DATA LINES:
○ ○ ○

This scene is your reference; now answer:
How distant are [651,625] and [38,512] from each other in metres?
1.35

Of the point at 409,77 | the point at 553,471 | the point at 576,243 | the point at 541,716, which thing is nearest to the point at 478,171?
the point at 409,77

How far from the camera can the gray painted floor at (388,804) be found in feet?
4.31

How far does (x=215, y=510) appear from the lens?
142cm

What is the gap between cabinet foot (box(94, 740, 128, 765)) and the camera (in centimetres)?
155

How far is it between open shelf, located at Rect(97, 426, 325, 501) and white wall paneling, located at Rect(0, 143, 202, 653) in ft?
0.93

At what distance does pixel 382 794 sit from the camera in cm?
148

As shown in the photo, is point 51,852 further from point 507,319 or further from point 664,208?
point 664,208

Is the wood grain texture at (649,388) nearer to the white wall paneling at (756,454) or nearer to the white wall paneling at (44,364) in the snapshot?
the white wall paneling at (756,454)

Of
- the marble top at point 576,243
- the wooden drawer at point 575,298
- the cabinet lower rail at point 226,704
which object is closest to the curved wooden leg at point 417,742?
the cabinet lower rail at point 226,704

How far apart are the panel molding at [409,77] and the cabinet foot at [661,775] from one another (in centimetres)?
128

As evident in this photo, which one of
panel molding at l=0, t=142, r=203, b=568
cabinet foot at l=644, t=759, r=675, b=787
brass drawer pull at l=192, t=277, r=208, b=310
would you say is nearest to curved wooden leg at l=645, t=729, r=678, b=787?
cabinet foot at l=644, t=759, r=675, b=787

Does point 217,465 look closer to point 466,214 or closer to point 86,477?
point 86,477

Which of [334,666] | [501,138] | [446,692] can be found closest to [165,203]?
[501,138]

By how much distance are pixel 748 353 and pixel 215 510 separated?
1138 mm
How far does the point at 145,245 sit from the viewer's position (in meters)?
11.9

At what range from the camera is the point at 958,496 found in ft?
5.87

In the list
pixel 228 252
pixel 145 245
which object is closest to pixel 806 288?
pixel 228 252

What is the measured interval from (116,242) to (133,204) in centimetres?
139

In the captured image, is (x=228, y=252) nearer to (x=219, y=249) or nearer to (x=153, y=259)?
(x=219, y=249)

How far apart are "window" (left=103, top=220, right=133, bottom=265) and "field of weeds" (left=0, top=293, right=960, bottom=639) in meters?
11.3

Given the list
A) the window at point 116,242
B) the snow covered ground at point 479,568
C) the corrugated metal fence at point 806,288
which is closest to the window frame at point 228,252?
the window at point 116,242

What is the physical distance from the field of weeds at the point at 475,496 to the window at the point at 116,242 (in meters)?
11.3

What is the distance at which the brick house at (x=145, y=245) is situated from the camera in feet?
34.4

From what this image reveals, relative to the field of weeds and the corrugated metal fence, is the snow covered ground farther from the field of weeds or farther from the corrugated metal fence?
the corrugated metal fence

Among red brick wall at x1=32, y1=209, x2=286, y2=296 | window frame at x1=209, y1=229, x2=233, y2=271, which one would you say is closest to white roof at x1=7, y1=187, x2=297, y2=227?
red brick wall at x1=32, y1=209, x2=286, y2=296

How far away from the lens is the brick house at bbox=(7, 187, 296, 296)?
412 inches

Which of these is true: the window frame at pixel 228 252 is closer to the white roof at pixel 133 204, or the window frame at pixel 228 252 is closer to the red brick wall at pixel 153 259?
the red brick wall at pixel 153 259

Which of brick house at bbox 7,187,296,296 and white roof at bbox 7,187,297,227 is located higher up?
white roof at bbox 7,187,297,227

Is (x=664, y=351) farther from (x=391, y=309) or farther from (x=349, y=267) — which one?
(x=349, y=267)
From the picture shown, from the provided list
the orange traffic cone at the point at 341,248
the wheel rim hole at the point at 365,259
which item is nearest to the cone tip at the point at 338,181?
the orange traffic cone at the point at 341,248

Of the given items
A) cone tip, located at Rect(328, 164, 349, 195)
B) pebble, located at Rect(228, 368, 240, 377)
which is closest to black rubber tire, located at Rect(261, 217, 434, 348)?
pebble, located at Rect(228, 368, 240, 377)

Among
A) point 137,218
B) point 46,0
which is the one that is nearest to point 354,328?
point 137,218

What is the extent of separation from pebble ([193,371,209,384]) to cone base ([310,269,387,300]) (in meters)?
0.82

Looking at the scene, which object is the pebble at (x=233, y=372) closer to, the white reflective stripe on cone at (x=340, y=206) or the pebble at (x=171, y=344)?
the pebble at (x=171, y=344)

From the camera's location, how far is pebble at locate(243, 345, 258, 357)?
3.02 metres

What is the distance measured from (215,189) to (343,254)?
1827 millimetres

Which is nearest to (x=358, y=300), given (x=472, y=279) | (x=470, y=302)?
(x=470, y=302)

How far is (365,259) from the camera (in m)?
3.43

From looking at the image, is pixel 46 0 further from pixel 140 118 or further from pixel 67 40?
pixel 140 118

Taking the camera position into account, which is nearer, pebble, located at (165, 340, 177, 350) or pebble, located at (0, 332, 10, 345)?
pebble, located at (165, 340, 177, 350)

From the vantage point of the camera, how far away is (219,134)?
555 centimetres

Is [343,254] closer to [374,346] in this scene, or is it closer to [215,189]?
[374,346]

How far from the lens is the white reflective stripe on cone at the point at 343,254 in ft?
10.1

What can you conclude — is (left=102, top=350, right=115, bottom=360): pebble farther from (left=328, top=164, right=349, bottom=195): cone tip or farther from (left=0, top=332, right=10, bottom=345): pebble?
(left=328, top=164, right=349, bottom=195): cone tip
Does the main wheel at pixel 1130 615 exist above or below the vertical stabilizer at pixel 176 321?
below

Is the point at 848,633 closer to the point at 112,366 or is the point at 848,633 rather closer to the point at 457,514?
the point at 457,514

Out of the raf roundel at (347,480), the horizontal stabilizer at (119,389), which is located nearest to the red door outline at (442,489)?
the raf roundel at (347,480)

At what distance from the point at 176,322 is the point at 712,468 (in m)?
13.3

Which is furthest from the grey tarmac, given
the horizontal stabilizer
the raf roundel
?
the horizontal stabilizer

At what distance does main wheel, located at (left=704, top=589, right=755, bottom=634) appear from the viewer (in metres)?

○ ○ ○

TASK OBJECTIVE:
Please write out every item above word for word, with no changes.

WRITTEN ANSWER:
This scene is your reference; now answer:
How distant are [651,625] and [38,512] from each other in metres?
1.35

Of the point at 409,77 | the point at 553,471 | the point at 576,243 | the point at 541,716, which thing is nearest to the point at 478,171?
the point at 409,77

How far from the camera can the gray painted floor at (388,804) be found in feet?
4.31

How far does (x=215, y=510) appear from the lens?
142cm

What is the gap between cabinet foot (box(94, 740, 128, 765)) and the camera (in centimetres)?
155

How far is it between open shelf, located at Rect(97, 426, 325, 501) and white wall paneling, located at Rect(0, 143, 202, 653) in ft?
0.93

At what distance does pixel 382 794 sit from the camera in cm?
148

As shown in the photo, is point 51,852 further from point 507,319 or further from point 664,208?
point 664,208

Is the wood grain texture at (649,388) nearer to the white wall paneling at (756,454) or nearer to the white wall paneling at (44,364) in the snapshot?
the white wall paneling at (756,454)

Of
- the marble top at point 576,243
- the wooden drawer at point 575,298
- the cabinet lower rail at point 226,704
which object is closest to the curved wooden leg at point 417,742?
the cabinet lower rail at point 226,704

How far apart are the panel molding at [409,77] and the cabinet foot at [661,775] from one another (in centimetres)?
128

As evident in this photo, which one of
panel molding at l=0, t=142, r=203, b=568
cabinet foot at l=644, t=759, r=675, b=787
brass drawer pull at l=192, t=277, r=208, b=310
would you say is nearest to curved wooden leg at l=645, t=729, r=678, b=787?
cabinet foot at l=644, t=759, r=675, b=787

Does point 217,465 look closer to point 466,214 or closer to point 86,477?
point 86,477

Which of [334,666] | [501,138] | [446,692] can be found closest to [165,203]?
[501,138]

By how much distance are pixel 748 353 and pixel 215 510 separated?
1138 mm
How far does the point at 145,245 sit from the viewer's position (in meters)?
11.9

At what range from the camera is the point at 958,496 found in ft?
5.87

In the list
pixel 228 252
pixel 145 245
which object is closest to pixel 806 288?
pixel 228 252

What is the measured interval from (116,242) to (133,204) in centimetres?
139

In the captured image, is (x=228, y=252) nearer to (x=219, y=249) or nearer to (x=153, y=259)?
(x=219, y=249)

How far apart are "window" (left=103, top=220, right=133, bottom=265) and "field of weeds" (left=0, top=293, right=960, bottom=639) in meters?
11.3

Given the list
A) the window at point 116,242
B) the snow covered ground at point 479,568
C) the corrugated metal fence at point 806,288
which is closest to the window frame at point 228,252?
the window at point 116,242

What is the physical distance from the field of weeds at the point at 475,496 to the window at the point at 116,242 (in meters)?
11.3

What is the distance at which the brick house at (x=145, y=245) is situated from the camera in feet?
34.4

From what this image reveals, relative to the field of weeds and the corrugated metal fence, is the snow covered ground farther from the field of weeds or farther from the corrugated metal fence?
the corrugated metal fence

Among red brick wall at x1=32, y1=209, x2=286, y2=296 | window frame at x1=209, y1=229, x2=233, y2=271, which one would you say is closest to white roof at x1=7, y1=187, x2=297, y2=227?
red brick wall at x1=32, y1=209, x2=286, y2=296

How far away from the lens is the brick house at bbox=(7, 187, 296, 296)?
412 inches

Which of these is true: the window frame at pixel 228 252 is closer to the white roof at pixel 133 204, or the window frame at pixel 228 252 is closer to the red brick wall at pixel 153 259?
the red brick wall at pixel 153 259

Which of brick house at bbox 7,187,296,296 and white roof at bbox 7,187,297,227 is located higher up?
white roof at bbox 7,187,297,227

Is (x=664, y=351) farther from (x=391, y=309) or farther from (x=349, y=267) — which one?
(x=349, y=267)
From the picture shown, from the provided list
the orange traffic cone at the point at 341,248
the wheel rim hole at the point at 365,259
which item is nearest to the cone tip at the point at 338,181?
the orange traffic cone at the point at 341,248

Of the given items
A) cone tip, located at Rect(328, 164, 349, 195)
B) pebble, located at Rect(228, 368, 240, 377)
which is closest to black rubber tire, located at Rect(261, 217, 434, 348)?
pebble, located at Rect(228, 368, 240, 377)

Among
A) point 137,218
B) point 46,0
which is the one that is nearest to point 354,328?
point 137,218

What is the extent of separation from pebble ([193,371,209,384]) to cone base ([310,269,387,300]) (in meters)?
0.82

Looking at the scene, which object is the pebble at (x=233, y=372) closer to, the white reflective stripe on cone at (x=340, y=206) or the pebble at (x=171, y=344)?
the pebble at (x=171, y=344)

From the camera's location, how far is pebble at locate(243, 345, 258, 357)?
3.02 metres

What is the distance measured from (215,189) to (343,254)?
1827 millimetres

Which is nearest to (x=358, y=300), given (x=472, y=279) | (x=470, y=302)?
(x=470, y=302)

How far is (365,259) from the camera (in m)?
3.43

From looking at the image, is pixel 46 0 further from pixel 140 118 or further from pixel 67 40?
pixel 140 118

Taking the camera position into account, which is nearer, pebble, located at (165, 340, 177, 350) or pebble, located at (0, 332, 10, 345)?
pebble, located at (165, 340, 177, 350)

From the vantage point of the camera, how far away is (219,134)?
555 centimetres

Is [343,254] closer to [374,346] in this scene, or is it closer to [215,189]?
[374,346]

How far from the lens is the white reflective stripe on cone at the point at 343,254 in ft?
10.1

What can you conclude — is (left=102, top=350, right=115, bottom=360): pebble farther from (left=328, top=164, right=349, bottom=195): cone tip or farther from (left=0, top=332, right=10, bottom=345): pebble?
(left=328, top=164, right=349, bottom=195): cone tip
Does the main wheel at pixel 1130 615 exist above or below the vertical stabilizer at pixel 176 321?
below

Is the point at 848,633 closer to the point at 112,366 or is the point at 848,633 rather closer to the point at 457,514?
the point at 457,514

Out of the raf roundel at (347,480), the horizontal stabilizer at (119,389), which is located nearest to the red door outline at (442,489)?
the raf roundel at (347,480)

At what distance from the point at 176,322 is the point at 712,468 (in m)?
13.3

Which is furthest from the grey tarmac, given
the horizontal stabilizer
the raf roundel
?
the horizontal stabilizer

At what distance does main wheel, located at (left=704, top=589, right=755, bottom=634) appear from the viewer (in metres)?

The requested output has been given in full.